TASK GOAL: Your task is to repeat exactly the lines below between the line holding "United States, site archbold_FL-17." and the line holding "common name: domestic cow", inclusive, and only those.

Start of Block

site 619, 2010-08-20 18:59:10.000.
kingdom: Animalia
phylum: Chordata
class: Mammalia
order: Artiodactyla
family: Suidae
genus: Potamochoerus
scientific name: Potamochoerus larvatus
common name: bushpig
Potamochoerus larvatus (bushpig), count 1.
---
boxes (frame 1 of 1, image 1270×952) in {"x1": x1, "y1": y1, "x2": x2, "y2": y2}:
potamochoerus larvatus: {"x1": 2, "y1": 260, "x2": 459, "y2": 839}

End of Block
Start of Block

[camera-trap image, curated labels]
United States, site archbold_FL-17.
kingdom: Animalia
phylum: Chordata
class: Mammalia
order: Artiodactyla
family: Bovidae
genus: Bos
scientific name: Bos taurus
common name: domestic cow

End of Block

ANSWER TO THIS EXERCISE:
United States, site archbold_FL-17.
kingdom: Animalia
phylum: Chordata
class: Mammalia
order: Artiodactyla
family: Bovidae
genus: Bos
scientific name: Bos taurus
common name: domestic cow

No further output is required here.